Les élèves de l’Education nationale otages de pratiques malveillantes.

Les élèves de l’Education nationale otages de pratiques malveillantes.

Le phénomène de la corruption pose des défis au secteur de l’éducation comme à d’autres sphères de l’économie et de la société en Algérie. Sur le plan international, l’indice 2012 de perception de la corruption dans le secteur public qui classe 176 pays sur une échelle allant de 0 (très corrompu) à 100 (très propre) relègue l’Algérie au 105ème rang avec une note de 34. Sur le plan national, l’enquête sociologique faite en 2012 par la Banque Mondiale du PNUD et du DFID auprès d’un échantillon de citoyens, d’entreprises privées et de fonctionnaires montre que la corruption, malgré les réformes engagées en matière de prévention et de lutte, reste un très sérieux problème. La corruption dans le secteur l’éducation est toutefois l’un des sujets récurrents des médias. Les histoires de détournement de fonds publics, d’abus de position de la part de directeurs d’écoles ou d’enseignants, de collecte de droits scolaires illégaux, de dessous de tables versés par les parents pour faciliter une inscription dans une école réputée ou embellir un carnet de note, de fuite d’examens, d’achat de diplômes de tricherie générale et j’en passe font malheureusement le régal des lecteurs. La presse est souvent à l’avant-garde sur une thématique que nous divulguons mais encore peu étudiée par les chercheurs nationaux en sciences sociales. Ce n’est pas un phénomène nouveau mais à l’heure où le Gouvernement Algérien affiche comme priorité de se doter de « ressources humaines de qualité », cela fait désordre.

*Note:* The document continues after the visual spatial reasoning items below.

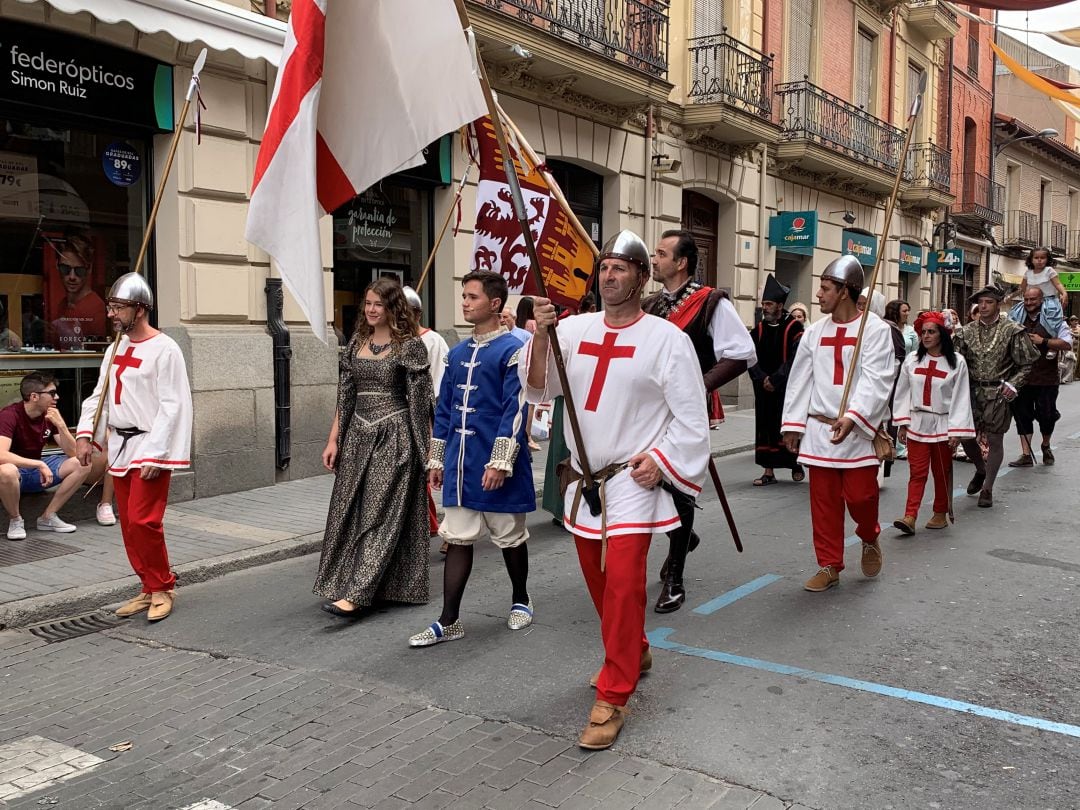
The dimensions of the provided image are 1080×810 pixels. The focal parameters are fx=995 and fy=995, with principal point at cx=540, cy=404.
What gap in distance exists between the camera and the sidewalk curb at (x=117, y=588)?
225 inches

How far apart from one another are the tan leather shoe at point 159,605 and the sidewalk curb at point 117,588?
0.51m

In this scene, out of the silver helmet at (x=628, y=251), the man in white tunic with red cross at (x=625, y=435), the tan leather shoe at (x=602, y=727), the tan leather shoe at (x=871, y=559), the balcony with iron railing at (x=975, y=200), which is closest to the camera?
the tan leather shoe at (x=602, y=727)

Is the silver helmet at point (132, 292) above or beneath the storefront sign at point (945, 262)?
beneath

La corruption dans le secteur de l’éducation présente toutefois des aspects particuliers :

• Le secteur de l’éducation est un secteur vulnérable dans la mesure où il représente une part importante dans le budget de l’Etat en Algérie ;

• Les ressources sont éparpillées en petites tranches sur une multitude de sites (écoles, collèges, lycées, universités) dont les systèmes de comptabilité et de suivi-évaluation sont faibles ;

• L’administration éducative dispose de représentations jusqu’au niveau des communes et des villages ce qui en fait une structure potentiellement attractive pour le patronage et la manipulation;

• Les décisions telles que celles liées au passage d’un cycle à l’autre sont prises par des « responsables » et il y a souvent une absence de participation des parents et communautés et d’accès à l’information pour contrecarrer leur pouvoir ;

• La collusion des acteurs impliqués dans la transaction de corruption et son jeu « gagnant- gagnant » ainsi que le nombre de personnes potentiellement concernées rendent la lutte contre la corruption particulièrement difficile. « La corruption dans l’éducation est particulièrement dommageable, car elle met en danger l’avenir social, économique et politique d’un pays ».

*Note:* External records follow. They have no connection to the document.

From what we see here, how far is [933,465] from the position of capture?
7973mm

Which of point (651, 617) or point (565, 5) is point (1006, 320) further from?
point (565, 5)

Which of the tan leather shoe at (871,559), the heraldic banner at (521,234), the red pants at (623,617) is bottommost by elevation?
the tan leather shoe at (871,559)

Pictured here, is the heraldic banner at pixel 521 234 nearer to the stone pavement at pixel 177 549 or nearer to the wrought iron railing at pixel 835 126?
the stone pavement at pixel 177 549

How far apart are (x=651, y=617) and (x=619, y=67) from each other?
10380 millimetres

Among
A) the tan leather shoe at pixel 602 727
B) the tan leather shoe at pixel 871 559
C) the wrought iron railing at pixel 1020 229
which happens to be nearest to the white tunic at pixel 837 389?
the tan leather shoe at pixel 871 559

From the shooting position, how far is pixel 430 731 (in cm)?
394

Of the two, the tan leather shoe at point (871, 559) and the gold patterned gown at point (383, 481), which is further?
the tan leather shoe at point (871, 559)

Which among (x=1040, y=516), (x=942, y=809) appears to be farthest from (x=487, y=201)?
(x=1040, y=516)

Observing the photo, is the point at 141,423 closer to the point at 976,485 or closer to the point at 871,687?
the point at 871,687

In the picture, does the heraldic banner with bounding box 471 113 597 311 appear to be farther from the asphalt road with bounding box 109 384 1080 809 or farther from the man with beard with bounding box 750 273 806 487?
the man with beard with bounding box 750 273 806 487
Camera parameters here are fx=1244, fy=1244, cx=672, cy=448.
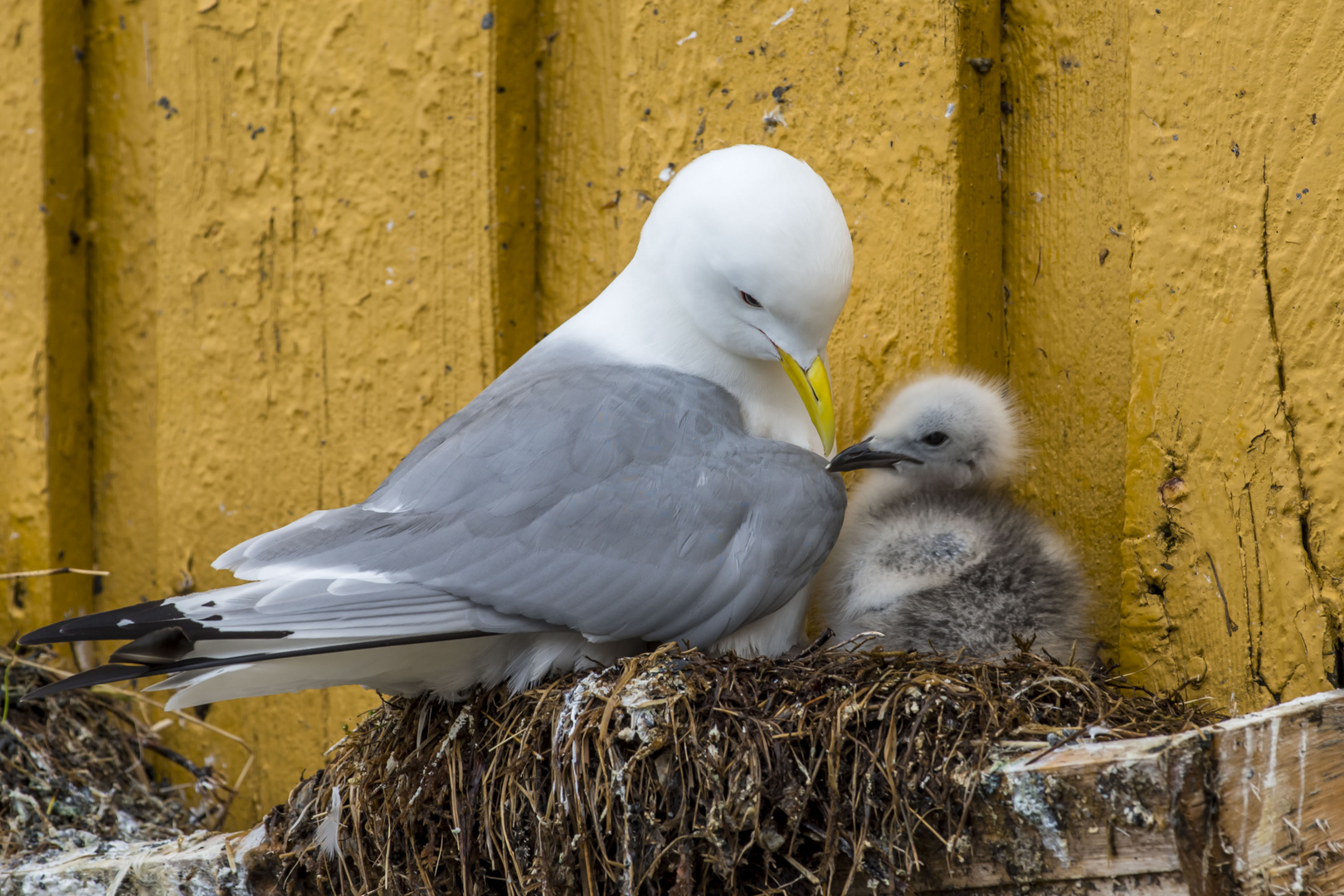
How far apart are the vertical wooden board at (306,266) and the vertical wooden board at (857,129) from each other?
28cm

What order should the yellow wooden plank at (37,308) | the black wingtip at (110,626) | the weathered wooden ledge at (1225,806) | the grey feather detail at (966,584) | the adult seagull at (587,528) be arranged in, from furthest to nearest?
the yellow wooden plank at (37,308), the grey feather detail at (966,584), the adult seagull at (587,528), the black wingtip at (110,626), the weathered wooden ledge at (1225,806)

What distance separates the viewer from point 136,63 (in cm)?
283

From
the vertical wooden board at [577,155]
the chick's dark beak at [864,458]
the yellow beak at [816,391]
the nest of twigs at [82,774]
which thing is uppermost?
the vertical wooden board at [577,155]

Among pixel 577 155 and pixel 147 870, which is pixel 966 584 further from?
pixel 147 870

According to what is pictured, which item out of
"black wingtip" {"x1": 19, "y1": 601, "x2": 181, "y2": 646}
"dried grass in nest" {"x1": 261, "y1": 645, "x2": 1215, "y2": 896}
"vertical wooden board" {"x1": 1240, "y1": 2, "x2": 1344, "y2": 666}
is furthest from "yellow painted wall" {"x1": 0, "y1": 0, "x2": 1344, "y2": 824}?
"black wingtip" {"x1": 19, "y1": 601, "x2": 181, "y2": 646}

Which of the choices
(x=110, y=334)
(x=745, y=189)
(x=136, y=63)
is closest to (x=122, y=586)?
(x=110, y=334)

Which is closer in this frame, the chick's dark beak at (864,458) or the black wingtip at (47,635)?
the black wingtip at (47,635)

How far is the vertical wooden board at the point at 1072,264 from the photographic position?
197cm

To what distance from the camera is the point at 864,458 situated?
1.99 m

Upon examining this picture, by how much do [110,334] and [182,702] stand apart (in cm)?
155

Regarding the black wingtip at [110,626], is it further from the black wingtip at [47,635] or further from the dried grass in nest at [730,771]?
the dried grass in nest at [730,771]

• D’une part, la tolérance vis-à-vis de pratiques corruptrices au sein des écoles et des universités menace l’égalité en termes d’accès et d’opportunités d’apprentissage dans l’éducation. La commercialisation rampante des services publics d’éducation en Algérie a ainsi ouvert la porte à tous les abus et contribue au développement d’un système éducatif à deux vitesses. Ses conséquences sont particulièrement dures pour les enfants issus de familles pauvres qui, n’ayant pas accès à une éducation publique de qualité et faute d’alternatives, ont peu de chance d’échapper à une vie de pauvreté. Moins armés en fin de primaire pour ensuite réussir au collège et au lycée ; ces enfants auront tendance à redoubler et finalement abandonner plus fréquemment l’école et seule une infime minorité parmi eux réussira à accéder à l’université, privant ainsi l’Algérie d’une partie de ses talents.

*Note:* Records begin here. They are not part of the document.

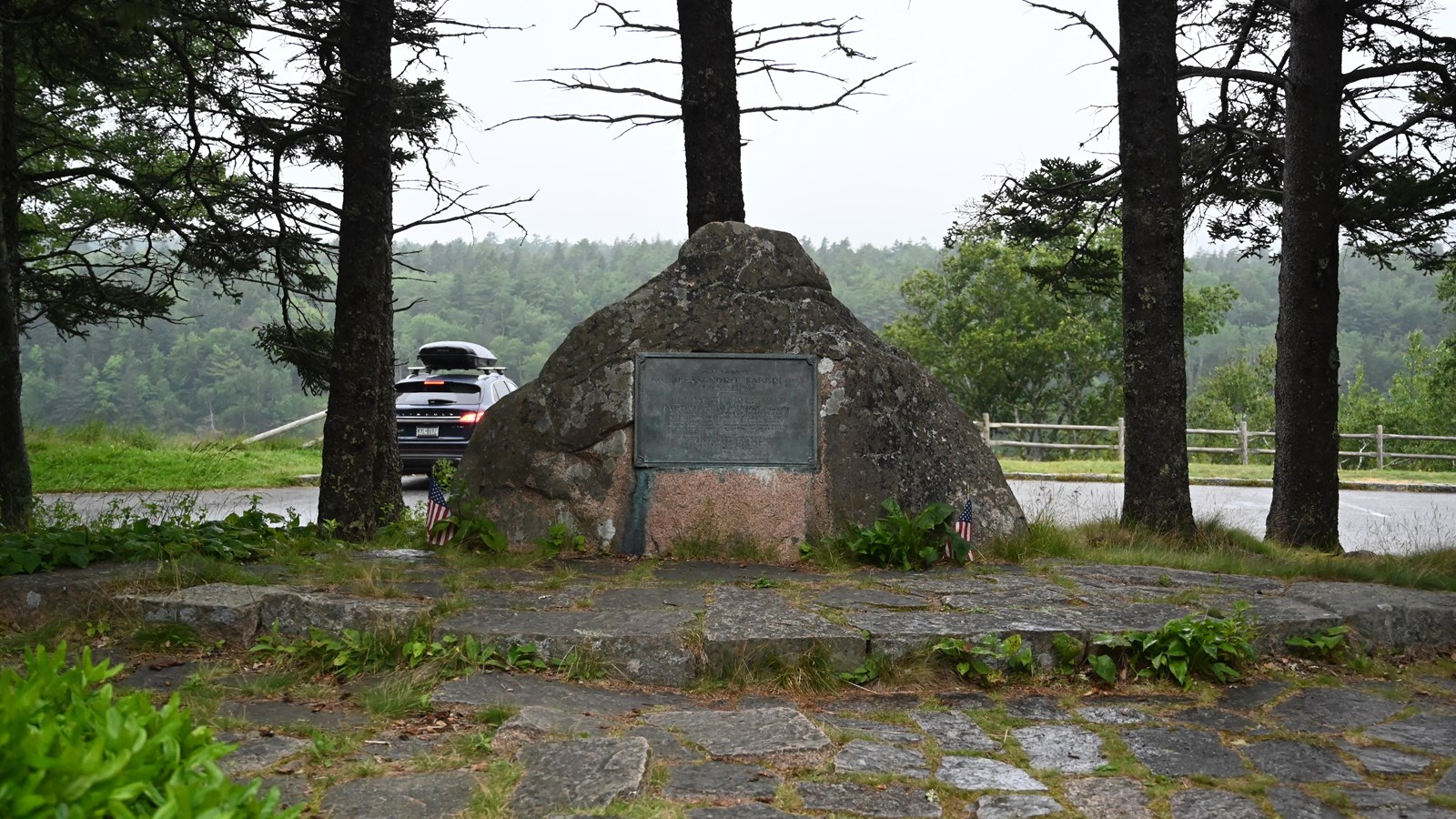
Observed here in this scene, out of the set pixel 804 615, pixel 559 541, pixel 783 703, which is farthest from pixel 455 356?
pixel 783 703

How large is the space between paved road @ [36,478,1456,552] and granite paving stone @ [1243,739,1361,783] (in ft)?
14.0

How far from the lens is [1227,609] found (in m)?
5.35

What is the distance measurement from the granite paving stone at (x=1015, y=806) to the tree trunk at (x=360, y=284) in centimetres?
552

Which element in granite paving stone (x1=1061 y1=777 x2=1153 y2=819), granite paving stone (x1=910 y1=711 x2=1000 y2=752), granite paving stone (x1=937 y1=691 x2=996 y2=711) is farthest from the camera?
granite paving stone (x1=937 y1=691 x2=996 y2=711)

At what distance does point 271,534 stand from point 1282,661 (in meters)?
5.86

• D’autre part, l’éducation joue un rôle essentiel dans la transmission de valeurs et de comportements éthiques. Or, une telle mission devient impossible à assumer lorsque la corruption est endémique dans les écoles et les universités. En exposant très tôt les enfants et les adolescents à la corruption, il y a de forts risques qu’une telle pratique devienne la norme à tous les niveaux de la société. En effet, si les enfants viennent à croire que l’effort personnel et le mérite ne comptent pas et que le succès s’obtient par la manipulation et le favoritisme alors les fondements mêmes d’une vie en société sont ébranlés.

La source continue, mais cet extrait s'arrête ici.